Menna ElfynFRSL, FLSW (born 1952) is a Welsh poet, playwright, columnist, and editor who writes in Welsh. She has been widely commended and translated. She was imprisoned for her campaigning as a Welsh-language activist.[1]
Background
During the 1970s and 1980s, Menna Elfyn was a member and sometime official of Cymdeithas yr Iaith Gymraeg. She was twice imprisoned for acts of civil disobedience.[2] She described the ordeal of being forced to speak in the English language to her parents when they visited her in prison.[1]
Elfyn has published ten volumes of poetry and a dozen more of children's books and anthologies. She has also written eight plays for the stage, six radio plays for the BBC, and two plays and several documentaries for television. She co-edited The Bloodaxe Book of Modern Welsh Poetry with John Rowlands, which won a Poetry Book Society recommendation.[3] She has won numerous prizes for her work, including a Creative Arts prize to write a book on sleep (Cwsg: am dro yn ôl).
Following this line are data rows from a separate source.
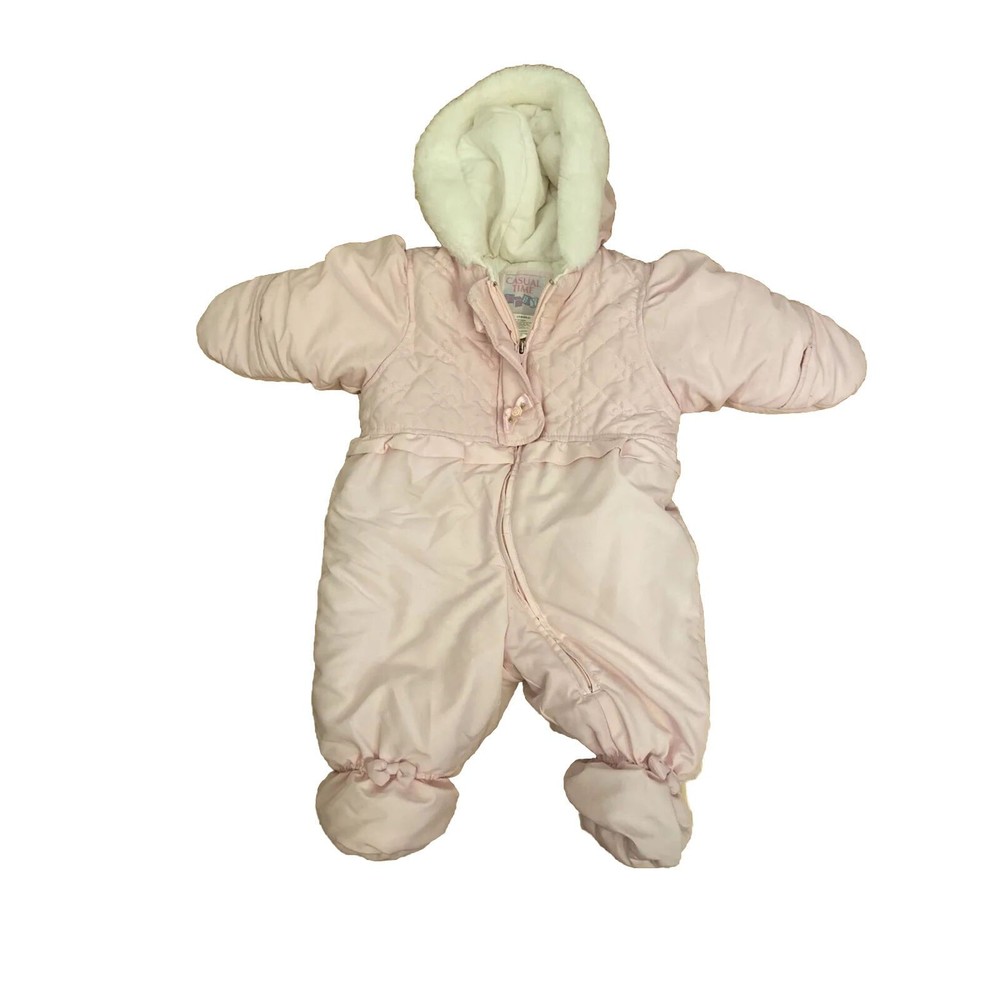 Casual time baby 0 to 9 months pink Zip Up snowsuit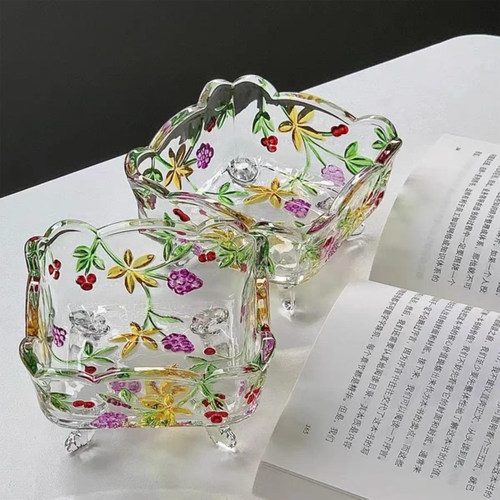 弗莱文茨玻璃欧式浮雕彩绘果盘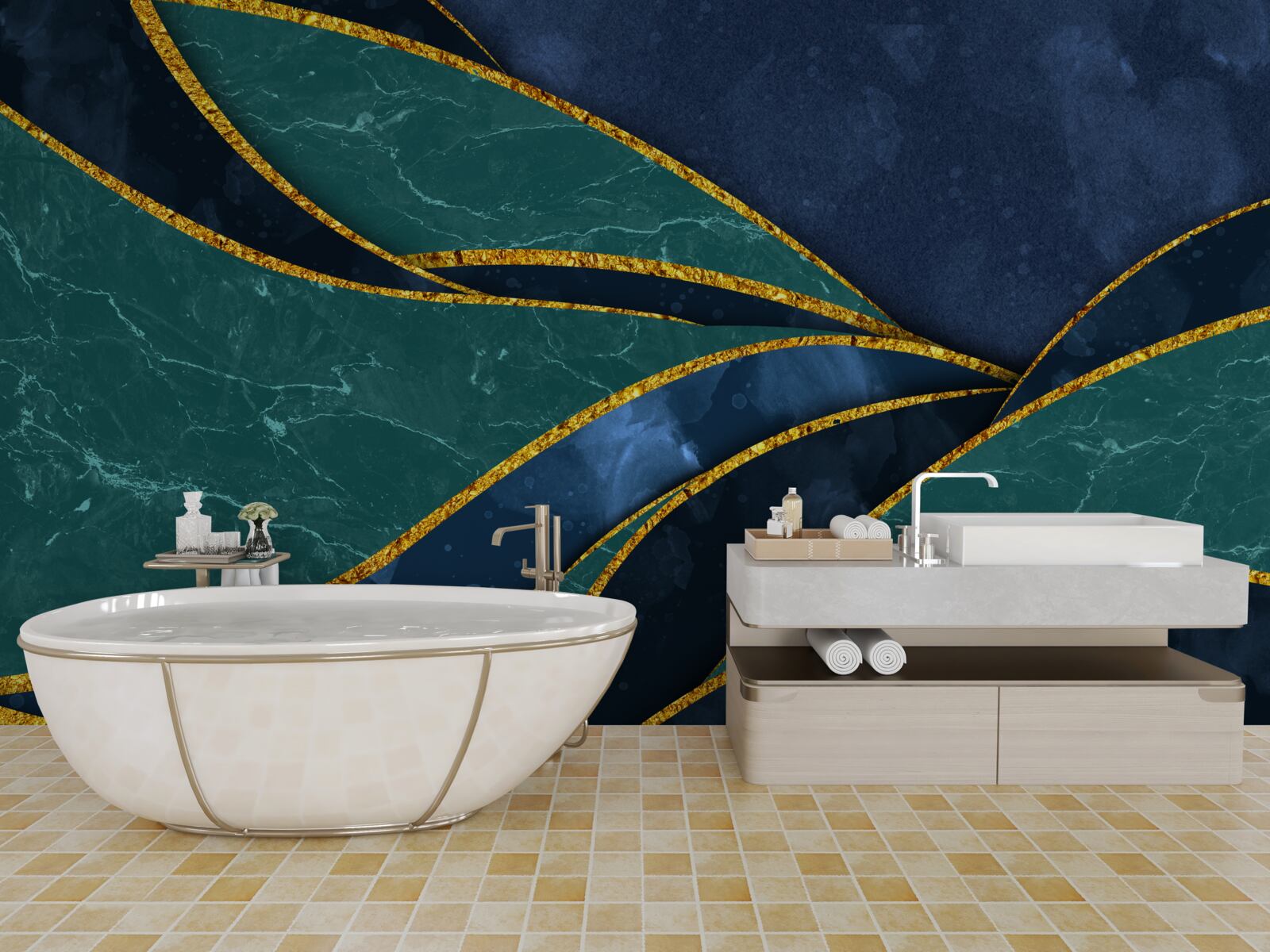 Papier peint lignes émeraude gracieusement incurvées sur fond bleu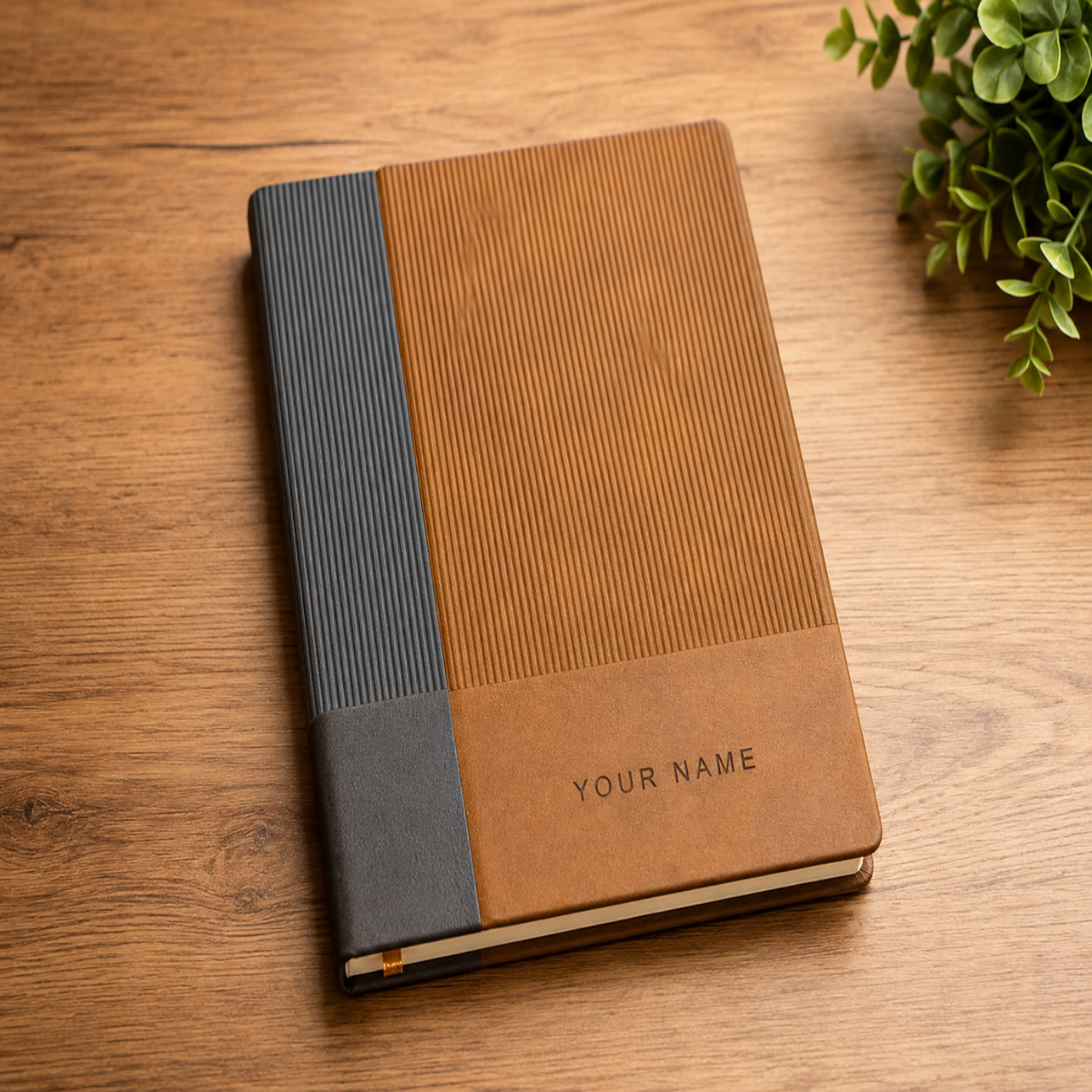 Customized A5 Premium Textured Notebook Diary – Brown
When Elfyn issued her bilingual selected poems Eucalyptus, (Gwasg Gomer, 1995), Tony Conran described her as "the first Welsh poet in 1500 years to have her work known outside Wales." He gave similar praise to her second bilingual volume, Cell Angel (1996).[4]
Her work has been translated into 18 languages, including Italian, Spanish, Portuguese, and Lithuanian. She was Writing Director of the Masters Programme in Creative Writing at Trinity University College, Carmarthen, and a Literary Fellow at Swansea University.[5][6]